Constructor(ObjectId, function(err,instance){
  if(err) throw err;
  console.log("this is our instance", instance);
});

Constructor(ObjectId).next(function(instance){
  console.log("this is our instance", instance); 
}).catch(function(err){
  throw err;
});

This is meant to support anything that you want.

Handles and Values

Instances are technically either an ObjectID handle or the Actual Values. They both have the same interface however with ObjectID’s you do not have to load all of the values nor do you have all of the values. While with an instance you do. This is to support as much IO or as little IO as you desire without having to change the interface.

Creating

Creating an instance should be as simple as creating an object in javascript

Standard – Construct and Save
var instance = new Constructor({
  property:"value"
});
instance.property2 = "value2";

instance.save(function(err){
  if(err) throw new Error("creating caused an error");
  console.log("finshed creating");
});

Now, we haven’t gotten into “Constructors” or “Models” however hopefully this sort of syntax is familiar to you. It’s simple. We want to create a new instance, so we construct it. Because values may be added or removed, the object is not saved right after creating. Additionally, its important that this is done asynchrnously. We don’t know when the file will be saved or how the file will be saved, only that the file will be saved.
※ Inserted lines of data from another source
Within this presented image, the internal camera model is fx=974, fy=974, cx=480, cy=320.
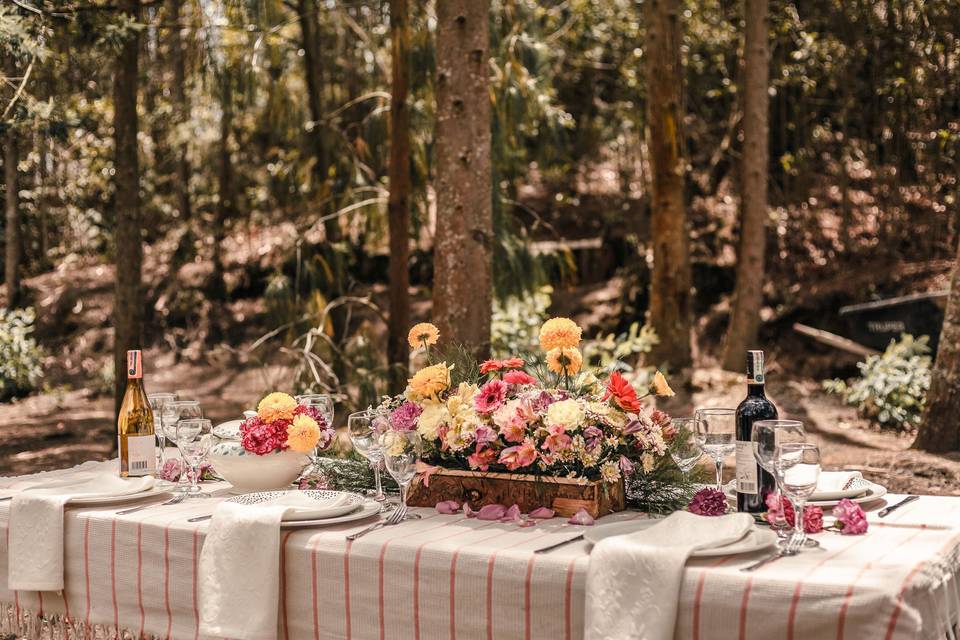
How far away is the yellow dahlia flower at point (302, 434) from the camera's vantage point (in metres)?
2.43

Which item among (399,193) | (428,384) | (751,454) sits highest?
(399,193)

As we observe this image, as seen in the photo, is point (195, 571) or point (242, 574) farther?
point (195, 571)

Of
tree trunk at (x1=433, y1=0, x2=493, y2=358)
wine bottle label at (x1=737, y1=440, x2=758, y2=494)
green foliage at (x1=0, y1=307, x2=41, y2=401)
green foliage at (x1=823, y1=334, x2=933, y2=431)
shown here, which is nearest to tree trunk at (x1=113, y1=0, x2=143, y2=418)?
tree trunk at (x1=433, y1=0, x2=493, y2=358)

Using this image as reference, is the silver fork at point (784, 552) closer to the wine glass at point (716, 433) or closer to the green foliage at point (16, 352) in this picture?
the wine glass at point (716, 433)

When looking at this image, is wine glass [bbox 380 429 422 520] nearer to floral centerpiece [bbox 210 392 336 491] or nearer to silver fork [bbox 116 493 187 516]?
floral centerpiece [bbox 210 392 336 491]

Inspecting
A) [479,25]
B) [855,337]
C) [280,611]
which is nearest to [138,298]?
[479,25]

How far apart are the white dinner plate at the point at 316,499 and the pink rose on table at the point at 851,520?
3.26 ft

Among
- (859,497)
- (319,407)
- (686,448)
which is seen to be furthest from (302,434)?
(859,497)

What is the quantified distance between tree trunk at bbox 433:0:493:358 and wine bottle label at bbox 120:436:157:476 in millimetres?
2395

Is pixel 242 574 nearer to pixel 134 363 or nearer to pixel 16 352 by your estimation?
pixel 134 363

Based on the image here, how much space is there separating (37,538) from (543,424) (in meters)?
1.21

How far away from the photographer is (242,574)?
1.95 metres

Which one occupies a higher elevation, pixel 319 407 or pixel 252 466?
pixel 319 407

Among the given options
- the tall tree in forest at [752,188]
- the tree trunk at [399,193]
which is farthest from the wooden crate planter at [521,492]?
the tall tree in forest at [752,188]
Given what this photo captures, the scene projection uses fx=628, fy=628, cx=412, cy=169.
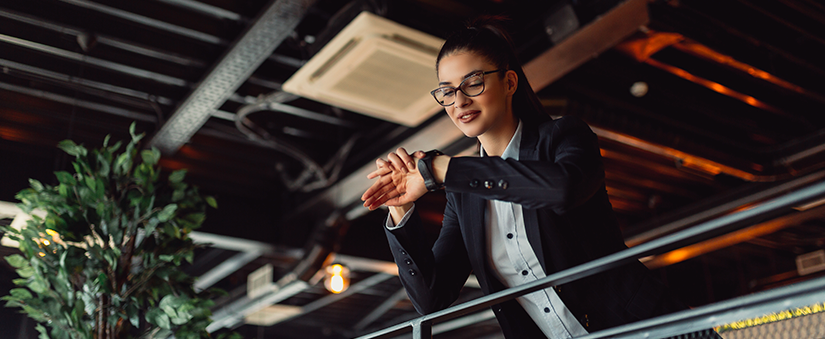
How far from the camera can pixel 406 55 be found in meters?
2.96

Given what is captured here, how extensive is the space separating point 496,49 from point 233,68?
2.58m

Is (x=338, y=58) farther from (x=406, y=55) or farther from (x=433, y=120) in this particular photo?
(x=433, y=120)

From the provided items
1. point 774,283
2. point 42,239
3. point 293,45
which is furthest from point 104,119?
point 774,283

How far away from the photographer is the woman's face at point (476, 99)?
121 centimetres

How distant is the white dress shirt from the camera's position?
1148 mm

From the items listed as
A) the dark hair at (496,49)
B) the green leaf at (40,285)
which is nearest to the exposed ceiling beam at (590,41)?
the dark hair at (496,49)

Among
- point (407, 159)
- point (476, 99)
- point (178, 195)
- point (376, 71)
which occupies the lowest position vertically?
point (407, 159)

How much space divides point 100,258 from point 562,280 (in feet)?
6.37

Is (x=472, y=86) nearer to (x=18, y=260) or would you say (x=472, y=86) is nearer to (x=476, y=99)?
(x=476, y=99)

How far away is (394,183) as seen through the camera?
1231mm

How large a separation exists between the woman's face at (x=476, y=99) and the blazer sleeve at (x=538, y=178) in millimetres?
120

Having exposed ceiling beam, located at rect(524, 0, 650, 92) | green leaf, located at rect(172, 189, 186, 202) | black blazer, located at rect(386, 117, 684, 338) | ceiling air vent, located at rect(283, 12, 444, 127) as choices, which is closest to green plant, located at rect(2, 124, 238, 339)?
green leaf, located at rect(172, 189, 186, 202)

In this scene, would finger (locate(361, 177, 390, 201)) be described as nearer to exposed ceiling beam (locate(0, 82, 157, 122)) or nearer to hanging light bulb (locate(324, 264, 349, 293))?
exposed ceiling beam (locate(0, 82, 157, 122))

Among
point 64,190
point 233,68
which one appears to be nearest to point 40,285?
point 64,190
Calling the Constructor – Less IO

When all of the values are already in the json object, constructing the object is a waste of time and resources.

Constructor({
  property:"value",
  property2:"value2"
}, function(err,objectid){
  if(err) throw new Error("error when creating");
  console.log("finished creating");
});

You may notice that the standard’s callback has no objectid but the create does. This is because if when you’ve succesfully saved, an ObjectID is already set for you in addition, you already have an interface to interact with the Instance. So there is no point in returning anything. While when using create, it will give you the ObjectID handle to provide you an interface to interact with. However, the handle will not have any properties in it so I would suggest you use instances if you want them.

Static Method – Obvious

In addition,  you may also call the static method. This will return the instance.

Constructor.create({
  property:"value",
  property2:"value2"
}, function(err,instance){
  if(err) throw new Error("error when creating");
  console.log("finished creating");
});

Retrieving

Generally the way retrieving will work is through the Constructors static methods. However, we are going for sugar here.
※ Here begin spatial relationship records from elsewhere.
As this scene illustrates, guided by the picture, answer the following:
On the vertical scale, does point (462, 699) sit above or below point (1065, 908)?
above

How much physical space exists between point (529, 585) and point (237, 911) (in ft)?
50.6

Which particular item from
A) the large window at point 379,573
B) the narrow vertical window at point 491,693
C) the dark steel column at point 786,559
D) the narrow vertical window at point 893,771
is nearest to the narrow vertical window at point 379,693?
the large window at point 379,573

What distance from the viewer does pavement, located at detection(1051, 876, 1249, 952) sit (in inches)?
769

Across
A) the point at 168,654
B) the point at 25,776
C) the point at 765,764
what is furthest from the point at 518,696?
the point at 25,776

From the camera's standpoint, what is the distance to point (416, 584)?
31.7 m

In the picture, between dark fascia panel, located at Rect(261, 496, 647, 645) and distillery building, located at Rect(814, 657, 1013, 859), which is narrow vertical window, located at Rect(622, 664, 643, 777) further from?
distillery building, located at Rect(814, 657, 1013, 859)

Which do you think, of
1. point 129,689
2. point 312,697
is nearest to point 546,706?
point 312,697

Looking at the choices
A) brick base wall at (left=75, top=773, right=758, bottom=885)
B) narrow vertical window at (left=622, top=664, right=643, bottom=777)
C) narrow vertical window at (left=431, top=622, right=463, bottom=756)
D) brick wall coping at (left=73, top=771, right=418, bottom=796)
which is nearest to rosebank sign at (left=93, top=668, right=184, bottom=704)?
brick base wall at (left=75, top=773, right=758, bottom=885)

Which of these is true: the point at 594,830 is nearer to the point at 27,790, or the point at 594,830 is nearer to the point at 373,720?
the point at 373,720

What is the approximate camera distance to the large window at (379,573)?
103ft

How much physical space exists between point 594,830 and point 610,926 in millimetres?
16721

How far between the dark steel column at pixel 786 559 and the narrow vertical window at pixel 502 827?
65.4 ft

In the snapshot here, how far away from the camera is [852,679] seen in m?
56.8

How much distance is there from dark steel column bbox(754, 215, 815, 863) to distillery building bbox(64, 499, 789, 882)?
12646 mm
Standard – ObjectID Populating

If we have an ObjectID Handle, we can populate it into an actual Instance. It’s important to note there is a difference between an ObjectID Value and an ObjectID Handle. The value is the bytes/buffer that actually gets indexed. The ObjectID Handle has all the methods of a normal Instance. Generally all ObjectID Values will be transformed into Instances when retrieving an instance. In addition, anywhere you can use an ObjectID Value you can use an ObjectID Handle

objectidHandle.populate(function(err,instance){
  if(err) throw new Error("error in populating");
  console.log("populated the instance");
});
By ObjectID Value – Opposite
//Retreiving
Constructor(objectidValue,function(err,instance){
  if(err) throw new Error("error in retrieving");
  console.log("retrieved the instance");
});

The above is simple. We use our constructor with the object id and it will return an instance. This is the exact opposite as the initial where we send in some values to create an instance and we receive an objectID handle and this will retreive the instance based on the Handle or Value.

Static Method – Obvious
//Retreiving
Constructor.get(objectidValue,function(err,instance){
  if(err) throw new Error("error in retrieving");
  console.log("retrieved the instance");
});

Updating

Standard – save

With your Constructed/Retrieved Object it is the exact same as it was before, simply save.

//Updating
instance.property = "new value";
instance.save(function(err){
  if(err) throw new Error("updating caused an error");
  console.log("finished");
});
Static Method – Obvious

You may also update just by calling the update method of your constructor

Constructor.update(ObjectId, 
  {property:"new value"},
  function(err, instance){
    if(err) throw new Error("error when using update");
    console.log("ran update");
});

Deleting

Deleting is the last part of our crud interface here. As you might Imagine, it’s more of the same

Standard – destroy
//Updating
instance.destroy(function(err){
  if(err) throw new Error("destroying caused an error");
  console.log("finished");
});
Static Method – Obvious

You may also update just by calling the update method of your constructor

Constructor.destroy(ObjectId, function(err, instance){
    if(err) throw new Error("error when using update");
    console.log("ran update");
});

 Property Setting and Getting

Digestors and Verbose

All properties on an instance are actually getter and setter functions.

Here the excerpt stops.